Planning for the future is about more than ensuring your financial fitness.
An effective retirement plan must also address your physical and mental wellness. It’s not enough to just get our checkups, take our prescriptions and generally try to live healthy lives. It’s critically important to think about what would happen in the event of a medical emergency – one that occurs suddenly, or a condition, like dementia, which unfolds slowly.
Of course, if you are able to speak with your doctor during such a crisis, then questions about the kind of care you want to receive are easily answered. But what if you can’t communicate?
This is where a crucial long-term planning tool comes in – the Advance Directive. This simple but powerful legal document details your wishes for the care you want (and don’t want) to receive. It speaks for you when you can’t speak for yourself.
These documents are robust, and cover topics like who will be your agent under the Advance Directive (your appointed decision maker) and what level of life-sustaining treatment you would like to receive if you are in a permanent state of unconsciousness or are terminally ill.
I know. It’s not pleasant to think about. But making decisions now and discussing them with your loved ones takes the pressure off them to make difficult choices in a very stressful time.
Typically, Advance Directives kick in during crisis situations, when people have suffered a stroke or other health event that renders them incapacitated, or unable to communicate. Some doctors are taking a fresh look at this document to fill what they see as an important hole in its scope – the event that incapacity develops slowly, over time.
Their target: dementia.
According to a The New York Times article, an internist at the University of Washington School of Medicine, Dr. Barak Gaster, has made modifying the Advance Directive a focus of his work for the past three years. With the assistance of specialists in psychiatry, geriatrics, neurology and palliative care, he has developed a new five-page document that he has titled the Dementia-Specific Advance Directive.

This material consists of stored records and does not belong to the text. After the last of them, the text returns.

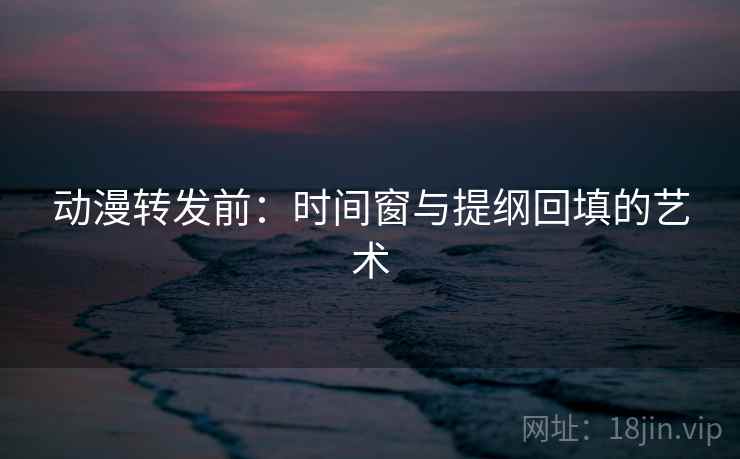 动漫转发前:时间窗与提纲回填的艺术 动漫转发前:时间窗与提纲回填的艺术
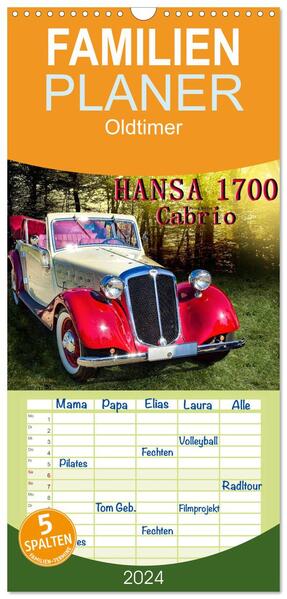 Familienplaner 2024 - Hansa 1700 Cabrio mit 5 Spalten (Wandkalender 21 x 45 cm) CALVENDO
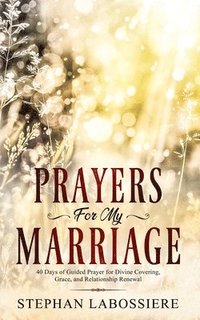 bokomslag Prayers for My Marriage: 40 Days of Guided Prayer for Divine Covering, Grace, and Relationship Renewal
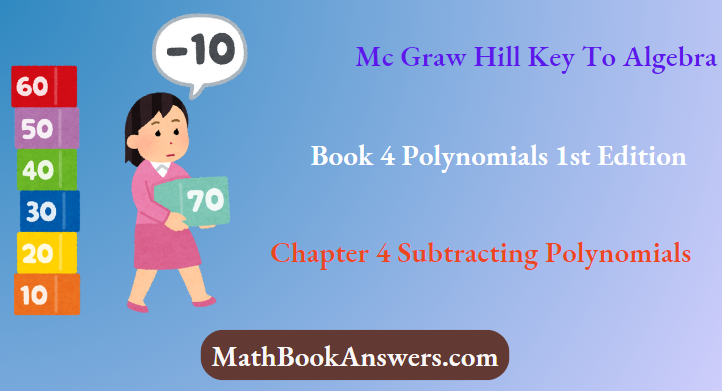 Mc Graw Hill Key To Algebra Book 4 Polynomials 1st Edition Chapter 4 Subtracting Polynomials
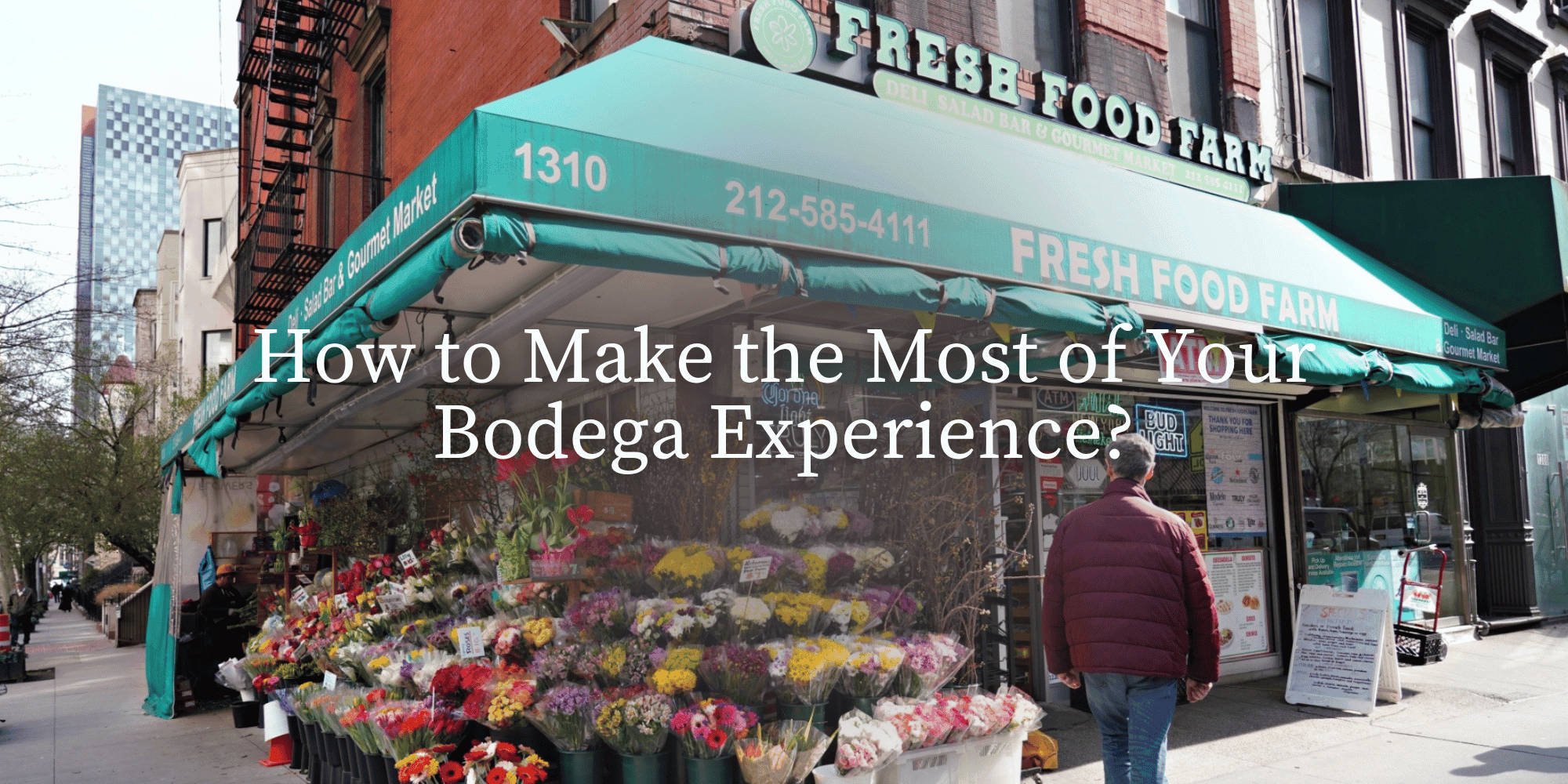 How to Make the Most of Your Bodega Experience?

Gaster told the Times, “The standard Advance Directives tend to focus on things like a ‘permanent coma’ or a ‘persistent vegetative state. Most of the time, they apply to a person with less than six months to live.”

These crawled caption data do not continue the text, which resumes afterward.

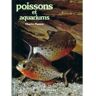 Les poissons et aquariums - Masson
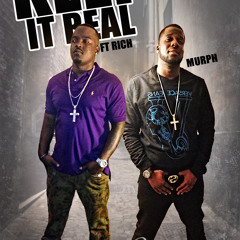 Murph - Keep It Real (Feat. B - Rich) [Prod. By KellyBangaz]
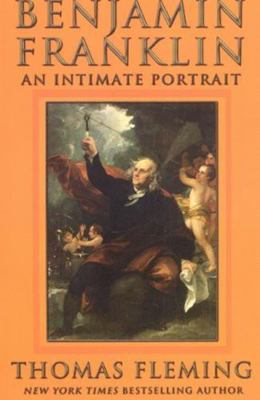Benjamin Franklin: An Intimate Portrait 1596870168 Book Cover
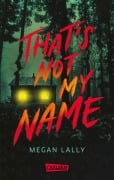 Cover-Bild zum Titel 'That's Not My Name' von 'Megan Lally'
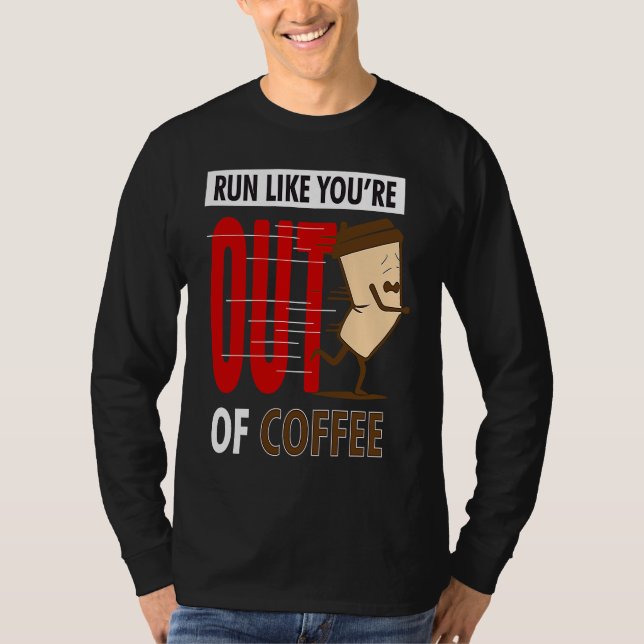 T-shirt Fitness Running  Run Like You're Out Of Coffee Gra (Devant)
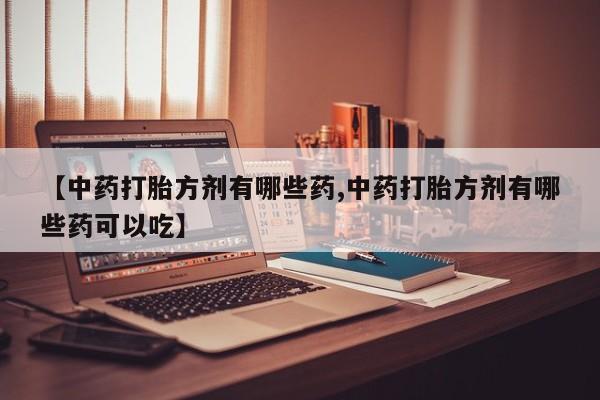 买打胎药米非司酮片流产药微信买【中药打胎方剂有哪些药,中药打胎方剂有哪些药可以吃】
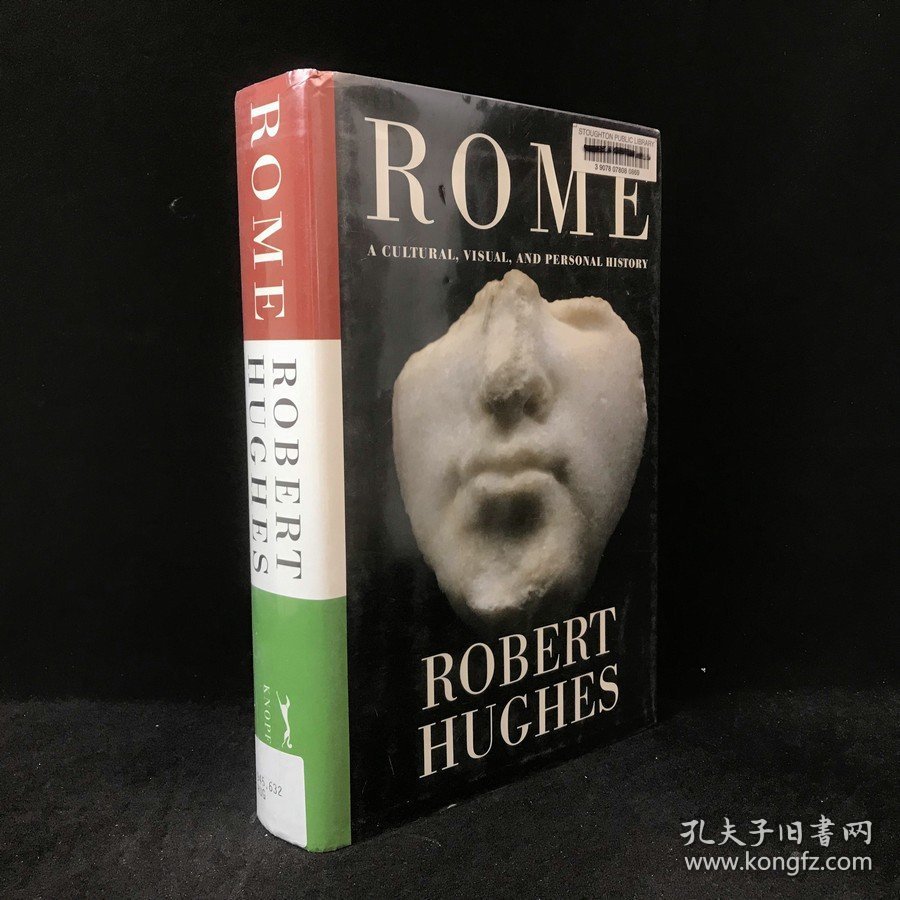 2011年 罗伯特·休斯 (Robert Hughes) 《罗马：一段文化、视觉与个人史》,精装，有插图，Rome: A Cultural, Visual, and Personal History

He went on to explain that dementia is different. Although terminal, it is a progressive disease that progresses slowly, often over a period of years. The varied stages and timelines of the development of dementia make it difficult to pinpoint when a person can no longer oversee her own care.
“Patients stumble into the advanced stage of dementia before anyone identifies it and talks to them about what’s happening,” said Gaster. “At what point, if ever, would they not want medical interventions to keep them alive longer? A lot of people have strong opinions about this, but it’s hard to figure out how to let them express them as the disease progresses.”

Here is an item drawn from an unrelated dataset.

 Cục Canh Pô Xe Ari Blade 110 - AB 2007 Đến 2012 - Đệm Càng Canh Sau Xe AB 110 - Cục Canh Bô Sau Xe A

Here is the gap Gaster is trying to fill within the current construction of the Advance Directive. In his new version, a person can specifically state their preferences should they develop dementia. And the document allows patients to describe their desire for care during mild, moderate and severe stages of dementia.
Describing his push for the Dementia-Specific Advance Directive, Gaster said, “Whereas a persistent vegetative state occurs rarely, dementia strikes far more commonly.”
Just how commonly is still largely unsettled among doctors and other medical professionals, but Gaster estimates that “somewhere between 20 and 30 percent of us will at some point develop dementia.” In a study published in the journal Demography last year, researchers estimated that for the group born in 1940, the lifetime risk for dementia at age 70 was 30.8% for men and 37.4% for women.
Other experts weighed in on the proposal for a new, dementia-specific version of the Advance Directive. Many pointed to the fact that doctors and nurses are already saddled with paperwork, and that this new form could lead to confusion. Others disagree and tout the importance of planning for all possible health events.
What all agreed on, however, was that all forms aside, we need to talk to our families about the kind of medical care we would choose. Ellen Goodman, founder of The Conversation Project, said, “We need to have families involved. No checklist on earth is going to cover everything you encounter. Most important is the conversation with the decision-maker. That person has to understand what you value and what’s important to you.”
The lesson here is that we do best to talk to our family, friends and doctors about our wishes, no matter how unpleasant the topic may be. If we explore the issues of what quality of life we find acceptable and which medical procedures we would ourselves agree to, we lift that burden off our loved ones. And ultimately, we can rest assured that we, no matter what, are the ones directing our care.